*Goal*: Find every line below that contains the word "spectator" and copy each one out. Case counts.

*Entries supplied*:
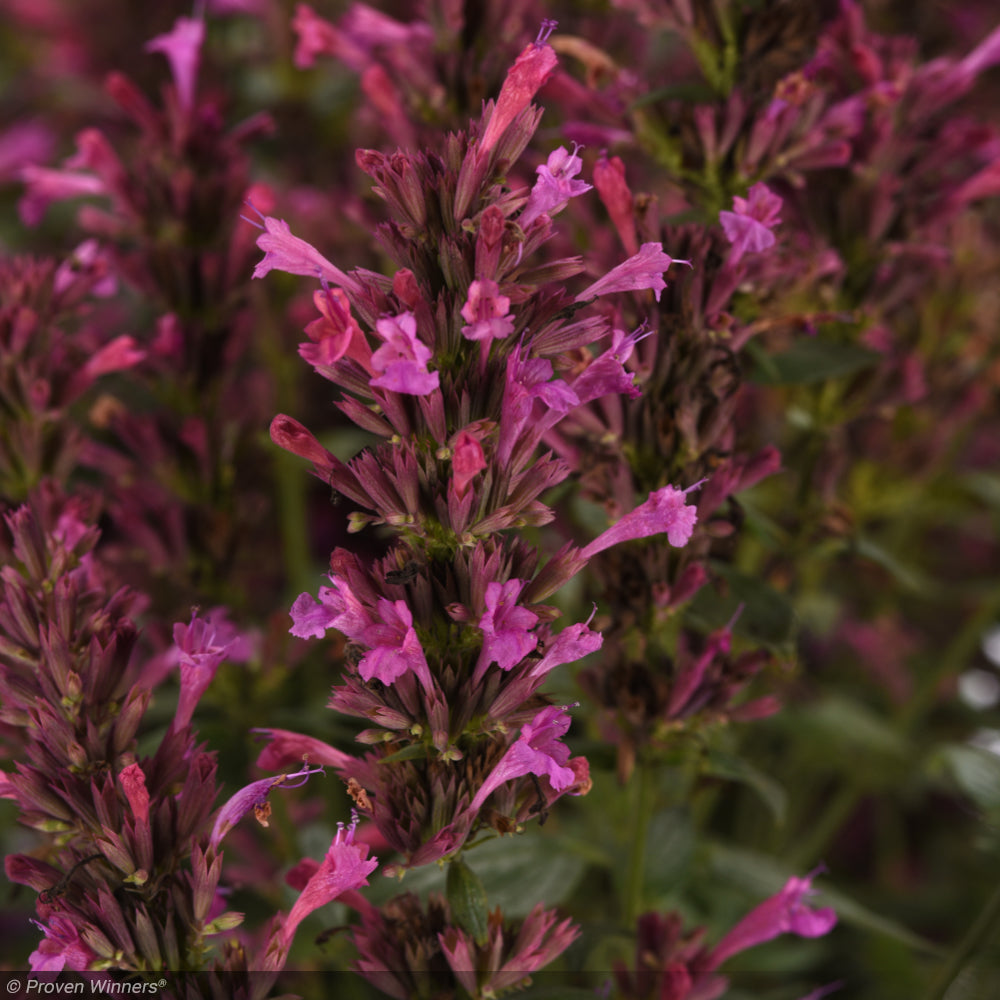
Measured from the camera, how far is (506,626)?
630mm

* * *

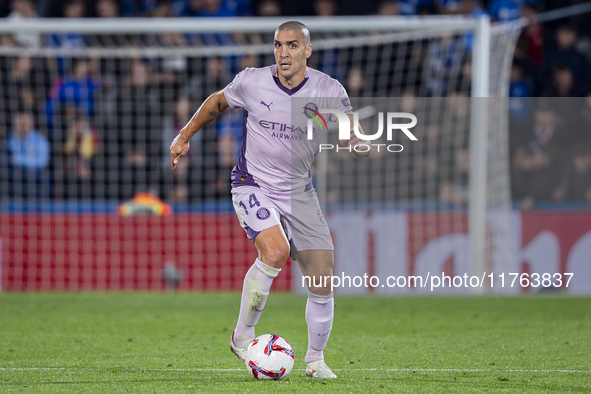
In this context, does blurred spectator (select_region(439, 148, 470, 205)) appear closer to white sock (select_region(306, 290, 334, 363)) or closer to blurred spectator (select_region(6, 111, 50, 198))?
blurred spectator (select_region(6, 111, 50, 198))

--

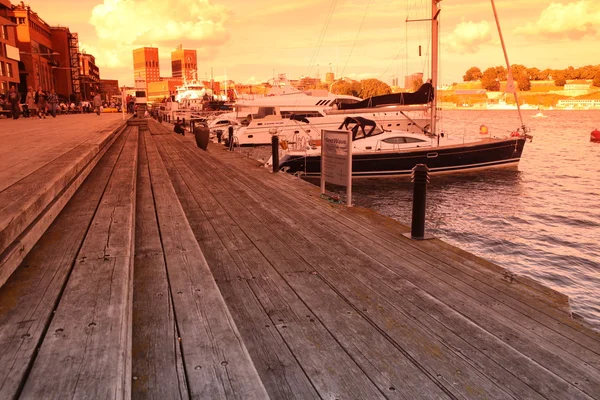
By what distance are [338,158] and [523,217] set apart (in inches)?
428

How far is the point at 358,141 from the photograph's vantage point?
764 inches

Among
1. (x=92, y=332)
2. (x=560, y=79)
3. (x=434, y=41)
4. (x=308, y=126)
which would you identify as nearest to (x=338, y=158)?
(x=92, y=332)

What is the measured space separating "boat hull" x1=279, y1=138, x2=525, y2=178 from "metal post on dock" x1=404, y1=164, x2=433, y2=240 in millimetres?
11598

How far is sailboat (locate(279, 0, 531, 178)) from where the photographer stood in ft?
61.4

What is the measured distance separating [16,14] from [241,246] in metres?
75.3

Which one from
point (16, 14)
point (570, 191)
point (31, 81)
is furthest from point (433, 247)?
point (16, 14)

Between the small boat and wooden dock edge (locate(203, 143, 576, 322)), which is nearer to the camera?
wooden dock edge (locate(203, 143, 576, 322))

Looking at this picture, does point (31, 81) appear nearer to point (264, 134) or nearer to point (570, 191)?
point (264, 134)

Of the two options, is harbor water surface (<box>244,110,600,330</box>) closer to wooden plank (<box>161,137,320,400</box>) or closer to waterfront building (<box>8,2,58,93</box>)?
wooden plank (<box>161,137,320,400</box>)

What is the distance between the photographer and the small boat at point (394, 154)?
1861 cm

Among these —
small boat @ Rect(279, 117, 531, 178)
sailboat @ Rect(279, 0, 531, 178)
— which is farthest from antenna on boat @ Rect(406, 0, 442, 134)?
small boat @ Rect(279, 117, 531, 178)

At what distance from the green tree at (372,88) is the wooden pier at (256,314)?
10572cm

*Task result*:
In this context, does blurred spectator (select_region(439, 148, 470, 205)) appear closer to white sock (select_region(306, 290, 334, 363)) or closer to blurred spectator (select_region(6, 111, 50, 198))?
blurred spectator (select_region(6, 111, 50, 198))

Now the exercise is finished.